▸ **課題 1**
エントリのうち、「Of the two items」を含む行から「106 centimetres」を含む行までについて、「white stucco wall」を「white plaster wall」に置き換え、それ以外は変えずに書き直してください。画像は答えに入れないこと。

┄┄┄┄┄┄┄┄┄┄

強力な重力によって、周囲にあるものを吸い込んでしまうブラックホール
2023/4イギリス科学誌natureで最新の観測結果が発表され、天文学者が沸いている
国内外から100人を超える天文学者が参加した国際共同研究を率いた国立天文台水沢VLBI観測所の秦和弘助教
「新しいことが分かっても、また分からないことが出てくる。底なしの謎の天体の研究から、脱出できない状態です」
2019年に公開された、地球から5500万光年先にあるM87銀河のブラックホールシャドウの画像
この画像は、史上始めてブラックホールの存在を直接的に捉えたものとして、当時世界中で話題となった
ブラックホールは、重たいわりにとても小さい、超高密度の天体
重力が極めて強く、周りにある光や物質が一度飲み込まれてしまうと、二度と出ることはできない
ブラックホールの概念は18世紀に提唱され、20世紀に入ってから現実に存在するかどうかを巡る理論研究が本格的に進みました
理論研究の進展に大きな影響を与えたのは、物理学者のアルバート・アインシュタイン博士
それまで物理学の中心だったニュートンの理論に代わり、アインシュタインが提唱した一般相対性理論を用いて計算すると
天体がある半径よりも小さくなった段階で、この世で最も速い光ですらも、その内側から脱出できなくなるというおかしな計算結果が現れた
太陽と同じ質量の天体の場合、その半径はたった3kmほど
その後、宇宙からやってくる電波を観測する方法が発達し、1960年代以降、ブラックホールの存在が確実視されるように
2019/4には、5500万光年かなたにある楕円銀河M87の中心部で、質量が太陽の65億倍もある巨大ブラックホールとその影の存在を証明したと国立天文台などが発表
実は、2023/4に発表された最新の成果の観測対象も、2019年の発表と同じM87銀河
ただ、前回は巨大ブラックホールの、ごく近くのみの撮影した結果だったのに対し
今回の研究成果では、巨大ブラックホール周辺のより広い範囲を調べています
論文の責任著者の1人である秦助教によると、ブラックホールは次の3点セットで構成される
・ブラックホール本体
・ブラックホールに、その成長の源となるガスを供給する降着円盤
・ブラックホールの近傍から高速で吹き出しているガスの流れジェット
「この3点セットは、ブラックホールのことを知るために欠かせない『三種の神器』なのですが、これまでは銀河中心部のブラックホールと、そこから遠く離れた場所にあるジェットをそれぞれ別々に撮影するのにとどまっていました。今回は、これまで直接撮影ができていなかった降着円盤の姿を初めて捉え、ジェットと併せて1枚の写真の中におさめることができたのです」
秦助教ら国際共同研究チームが捉えた画像は、次のようなも
中心部に明るく光るリング状の構造があり、右側には、そこにつながる3本のガス(ジェット)
この観測結果から、いったい何が分かった?

┄┄┄┄┄┄┄┄┄┄

▸ **課題 2**
ブラックホールに関する文章から、「強力な重力によって、周囲にあるものを吸い込んでしまうブラックホール」から「から、脱出できない状態です」」までの部分をそのまま書き写すこと。

[空間推論の質問データ]

┄┄┄┄┄┄┄┄┄┄

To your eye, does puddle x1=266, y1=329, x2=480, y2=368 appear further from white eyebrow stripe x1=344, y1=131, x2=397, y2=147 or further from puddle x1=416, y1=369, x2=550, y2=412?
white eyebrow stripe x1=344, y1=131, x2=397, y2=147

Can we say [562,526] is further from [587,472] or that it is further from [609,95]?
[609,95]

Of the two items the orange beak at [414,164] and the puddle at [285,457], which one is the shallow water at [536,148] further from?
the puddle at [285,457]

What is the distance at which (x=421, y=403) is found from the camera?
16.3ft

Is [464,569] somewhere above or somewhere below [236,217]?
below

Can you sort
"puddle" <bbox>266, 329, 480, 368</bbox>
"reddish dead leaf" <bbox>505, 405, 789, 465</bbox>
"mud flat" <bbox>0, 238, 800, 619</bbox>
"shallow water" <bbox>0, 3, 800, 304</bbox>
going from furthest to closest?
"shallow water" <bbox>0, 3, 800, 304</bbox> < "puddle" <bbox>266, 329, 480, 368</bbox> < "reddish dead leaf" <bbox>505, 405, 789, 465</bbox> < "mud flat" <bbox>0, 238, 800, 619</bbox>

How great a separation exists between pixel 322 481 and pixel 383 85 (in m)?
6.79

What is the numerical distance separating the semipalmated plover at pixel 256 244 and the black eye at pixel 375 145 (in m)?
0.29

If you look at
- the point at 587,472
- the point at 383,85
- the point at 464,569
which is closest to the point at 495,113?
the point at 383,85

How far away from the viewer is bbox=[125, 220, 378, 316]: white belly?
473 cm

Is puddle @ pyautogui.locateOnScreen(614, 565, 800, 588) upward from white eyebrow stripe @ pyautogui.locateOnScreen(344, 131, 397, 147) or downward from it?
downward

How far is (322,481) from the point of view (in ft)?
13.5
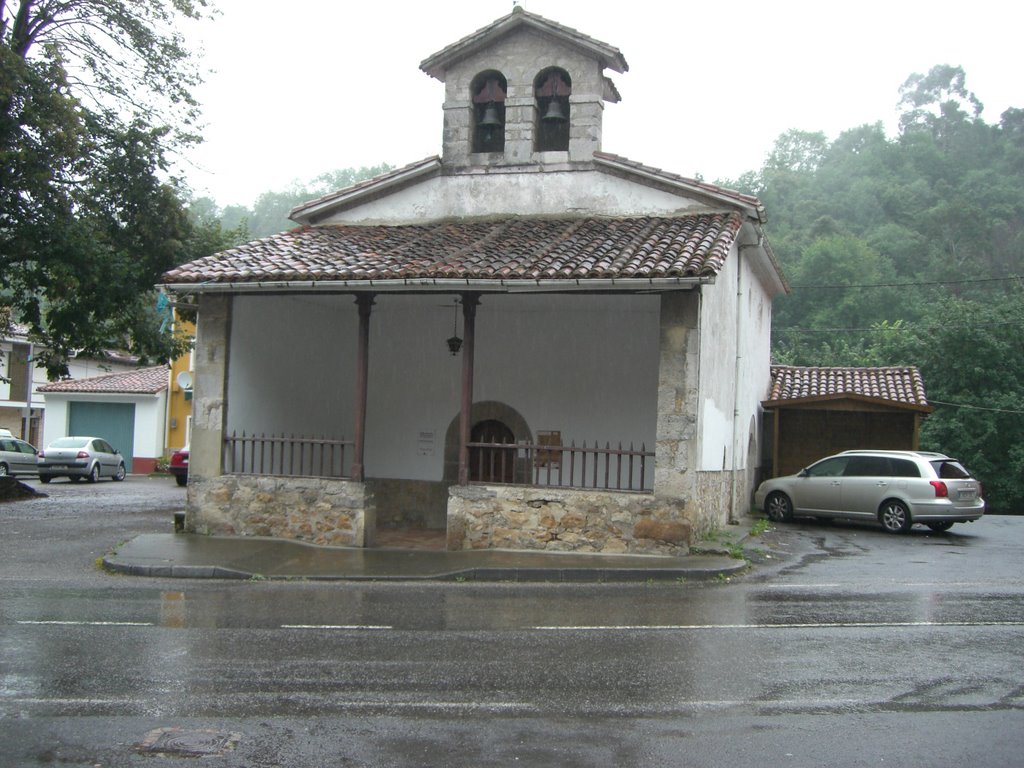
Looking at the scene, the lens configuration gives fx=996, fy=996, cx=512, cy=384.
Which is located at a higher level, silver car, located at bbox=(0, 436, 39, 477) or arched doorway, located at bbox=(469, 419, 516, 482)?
arched doorway, located at bbox=(469, 419, 516, 482)

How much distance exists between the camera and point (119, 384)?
121 ft

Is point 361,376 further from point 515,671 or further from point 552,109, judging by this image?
point 515,671

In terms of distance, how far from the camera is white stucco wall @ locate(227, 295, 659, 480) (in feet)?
50.1

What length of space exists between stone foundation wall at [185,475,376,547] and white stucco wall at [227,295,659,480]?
106 centimetres

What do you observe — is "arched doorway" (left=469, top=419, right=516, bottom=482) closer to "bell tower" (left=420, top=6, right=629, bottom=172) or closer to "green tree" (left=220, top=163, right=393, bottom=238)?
"bell tower" (left=420, top=6, right=629, bottom=172)

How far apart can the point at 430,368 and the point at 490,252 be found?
3717 mm

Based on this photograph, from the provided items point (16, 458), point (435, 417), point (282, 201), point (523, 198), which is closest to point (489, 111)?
point (523, 198)

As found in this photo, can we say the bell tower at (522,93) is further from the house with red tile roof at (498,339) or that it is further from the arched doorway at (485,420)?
the arched doorway at (485,420)

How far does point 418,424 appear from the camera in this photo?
16.5 metres

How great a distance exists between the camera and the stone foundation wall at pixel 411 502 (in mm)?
16234

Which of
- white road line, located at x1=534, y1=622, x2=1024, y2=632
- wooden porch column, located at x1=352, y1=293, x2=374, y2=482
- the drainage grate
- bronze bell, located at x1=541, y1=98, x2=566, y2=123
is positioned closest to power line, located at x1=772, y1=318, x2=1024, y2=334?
bronze bell, located at x1=541, y1=98, x2=566, y2=123

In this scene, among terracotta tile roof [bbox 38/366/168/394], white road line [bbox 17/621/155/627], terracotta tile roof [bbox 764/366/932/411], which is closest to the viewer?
white road line [bbox 17/621/155/627]

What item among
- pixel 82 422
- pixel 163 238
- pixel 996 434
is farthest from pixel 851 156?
pixel 163 238

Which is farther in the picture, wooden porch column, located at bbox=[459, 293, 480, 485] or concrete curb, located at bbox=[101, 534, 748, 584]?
wooden porch column, located at bbox=[459, 293, 480, 485]
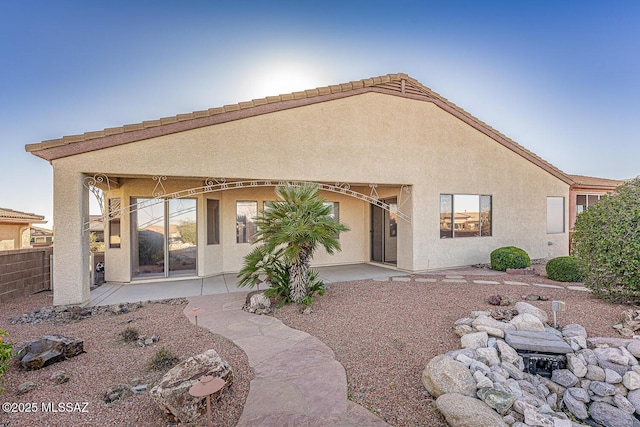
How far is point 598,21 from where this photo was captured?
993 cm

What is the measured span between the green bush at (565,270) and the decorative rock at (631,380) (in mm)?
5616

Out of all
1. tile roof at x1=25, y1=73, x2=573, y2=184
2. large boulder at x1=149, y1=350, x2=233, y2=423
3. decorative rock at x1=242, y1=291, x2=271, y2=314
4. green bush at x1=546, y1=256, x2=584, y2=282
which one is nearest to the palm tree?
decorative rock at x1=242, y1=291, x2=271, y2=314

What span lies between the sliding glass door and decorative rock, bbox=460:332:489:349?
8383 mm

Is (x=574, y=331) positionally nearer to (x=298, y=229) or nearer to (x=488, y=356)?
(x=488, y=356)

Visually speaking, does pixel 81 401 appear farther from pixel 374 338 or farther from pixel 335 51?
pixel 335 51

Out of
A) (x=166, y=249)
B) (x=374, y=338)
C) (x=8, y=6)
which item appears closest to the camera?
(x=374, y=338)

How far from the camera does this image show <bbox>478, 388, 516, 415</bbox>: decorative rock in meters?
2.71

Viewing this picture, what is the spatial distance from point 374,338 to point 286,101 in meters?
6.48

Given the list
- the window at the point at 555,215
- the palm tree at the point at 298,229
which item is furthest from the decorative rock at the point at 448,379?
the window at the point at 555,215

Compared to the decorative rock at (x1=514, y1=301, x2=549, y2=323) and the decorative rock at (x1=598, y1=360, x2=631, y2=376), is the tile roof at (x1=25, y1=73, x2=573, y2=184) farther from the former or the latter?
the decorative rock at (x1=598, y1=360, x2=631, y2=376)

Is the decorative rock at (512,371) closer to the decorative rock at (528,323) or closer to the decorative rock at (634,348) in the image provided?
the decorative rock at (528,323)

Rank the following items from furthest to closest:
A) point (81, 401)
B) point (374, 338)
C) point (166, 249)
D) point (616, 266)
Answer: point (166, 249), point (616, 266), point (374, 338), point (81, 401)

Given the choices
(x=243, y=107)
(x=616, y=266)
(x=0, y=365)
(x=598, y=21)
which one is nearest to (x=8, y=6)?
(x=243, y=107)

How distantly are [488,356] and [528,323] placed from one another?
58.1 inches
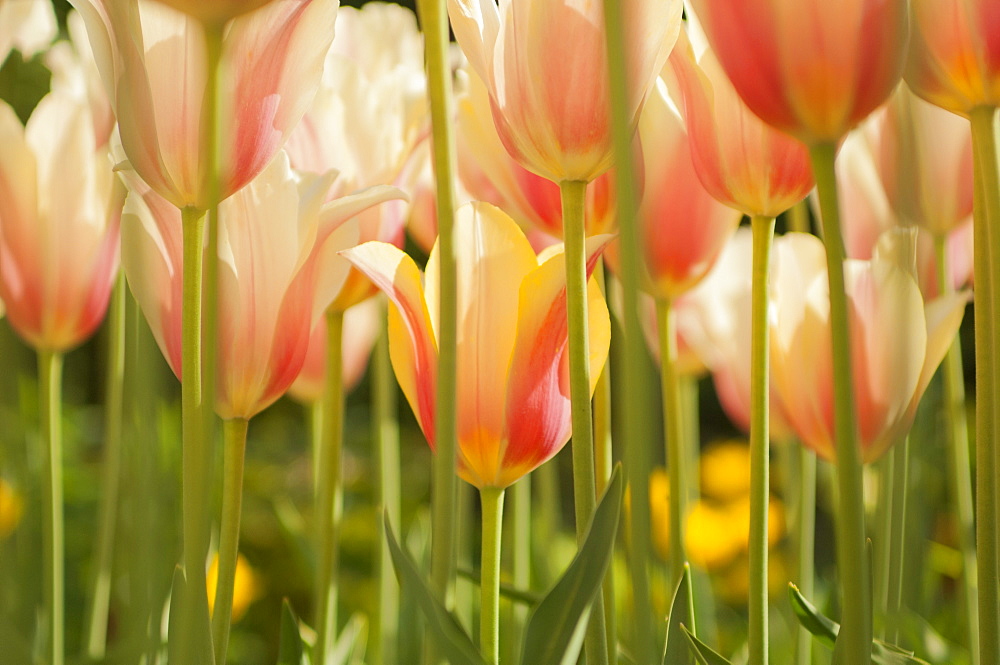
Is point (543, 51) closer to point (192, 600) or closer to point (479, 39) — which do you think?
point (479, 39)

┄┄┄┄┄┄┄┄┄┄

▸ **解答 1**
Of the two items the orange beak at [414,164] and the puddle at [285,457], which one is the shallow water at [536,148] further from?
the puddle at [285,457]

What is the distance at which (x=421, y=403) is found from the camera?
16.3ft

Is [464,569] somewhere above or somewhere below [236,217]?
below

Can you sort
"puddle" <bbox>266, 329, 480, 368</bbox>
"reddish dead leaf" <bbox>505, 405, 789, 465</bbox>
"mud flat" <bbox>0, 238, 800, 619</bbox>
"shallow water" <bbox>0, 3, 800, 304</bbox>
going from furthest to closest?
"shallow water" <bbox>0, 3, 800, 304</bbox> < "puddle" <bbox>266, 329, 480, 368</bbox> < "reddish dead leaf" <bbox>505, 405, 789, 465</bbox> < "mud flat" <bbox>0, 238, 800, 619</bbox>

How great a separation exists between pixel 322 481 and pixel 383 85 (in m)?
6.79

What is the numerical distance separating the semipalmated plover at pixel 256 244 and the black eye at pixel 375 145 (in m)?
0.29

If you look at
- the point at 587,472
- the point at 383,85
- the point at 464,569
which is closest to the point at 495,113?
the point at 383,85

How far away from the viewer is bbox=[125, 220, 378, 316]: white belly?
473 cm

Is puddle @ pyautogui.locateOnScreen(614, 565, 800, 588) upward from white eyebrow stripe @ pyautogui.locateOnScreen(344, 131, 397, 147) or downward from it?
downward

How far is (322,481) from the point of view (in ft)?
13.5
Looking at the scene, the lens configuration gives fx=996, fy=996, cx=512, cy=384.
Which is located at a higher level, silver car, located at bbox=(0, 436, 39, 477) or arched doorway, located at bbox=(469, 419, 516, 482)?
arched doorway, located at bbox=(469, 419, 516, 482)

How much distance exists between the camera and point (119, 384)?
121 ft

Is point 361,376 further from point 515,671 or further from point 552,109, judging by this image?
point 515,671

In terms of distance, how far from the camera is white plaster wall @ locate(227, 295, 659, 480) (in feet)?
50.1

What length of space exists between stone foundation wall at [185,475,376,547] and white plaster wall at [227,295,659,480]?
106 centimetres

▸ **解答 2**
強力な重力によって、周囲にあるものを吸い込んでしまうブラックホール
2023/4イギリス科学誌natureで最新の観測結果が発表され、天文学者が沸いている
国内外から100人を超える天文学者が参加した国際共同研究を率いた国立天文台水沢VLBI観測所の秦和弘助教
「新しいことが分かっても、また分からないことが出てくる。底なしの謎の天体の研究から、脱出できない状態です」